▶ **Work required**
Extract every line of the entries below that contains the word "object", matching case exactly.

▶ **Entries supplied**
= = = =

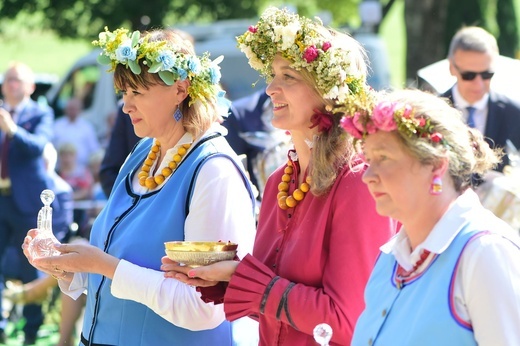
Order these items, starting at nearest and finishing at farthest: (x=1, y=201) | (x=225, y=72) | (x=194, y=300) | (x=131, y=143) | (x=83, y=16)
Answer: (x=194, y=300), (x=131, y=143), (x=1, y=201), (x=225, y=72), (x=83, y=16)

= = = =

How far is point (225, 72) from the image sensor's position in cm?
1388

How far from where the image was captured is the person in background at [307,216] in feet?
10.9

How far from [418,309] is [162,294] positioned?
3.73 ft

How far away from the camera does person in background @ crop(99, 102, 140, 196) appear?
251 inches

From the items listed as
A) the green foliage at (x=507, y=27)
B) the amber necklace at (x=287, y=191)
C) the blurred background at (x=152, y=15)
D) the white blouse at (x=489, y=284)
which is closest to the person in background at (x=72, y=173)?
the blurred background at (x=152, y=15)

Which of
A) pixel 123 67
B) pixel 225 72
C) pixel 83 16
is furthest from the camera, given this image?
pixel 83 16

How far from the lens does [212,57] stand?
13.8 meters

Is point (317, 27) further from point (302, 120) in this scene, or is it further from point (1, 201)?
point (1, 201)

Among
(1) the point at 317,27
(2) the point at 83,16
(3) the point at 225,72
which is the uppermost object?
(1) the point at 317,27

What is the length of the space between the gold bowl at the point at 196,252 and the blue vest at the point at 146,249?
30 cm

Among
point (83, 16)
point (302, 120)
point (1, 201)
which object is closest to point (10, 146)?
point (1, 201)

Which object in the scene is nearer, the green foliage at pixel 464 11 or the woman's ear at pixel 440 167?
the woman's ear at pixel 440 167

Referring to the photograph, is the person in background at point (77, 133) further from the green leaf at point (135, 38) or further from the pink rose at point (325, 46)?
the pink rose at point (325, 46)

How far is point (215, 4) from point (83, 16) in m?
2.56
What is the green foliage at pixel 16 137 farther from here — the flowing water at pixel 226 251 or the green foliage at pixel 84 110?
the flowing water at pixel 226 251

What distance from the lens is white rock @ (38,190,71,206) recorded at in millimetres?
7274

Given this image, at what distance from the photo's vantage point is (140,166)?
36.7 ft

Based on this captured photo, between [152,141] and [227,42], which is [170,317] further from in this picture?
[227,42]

= = = =

▶ **Answer in full**
which is the uppermost object?
which object is closest to point (10, 146)?
Which object in the scene is nearer, the green foliage at pixel 464 11 or the woman's ear at pixel 440 167?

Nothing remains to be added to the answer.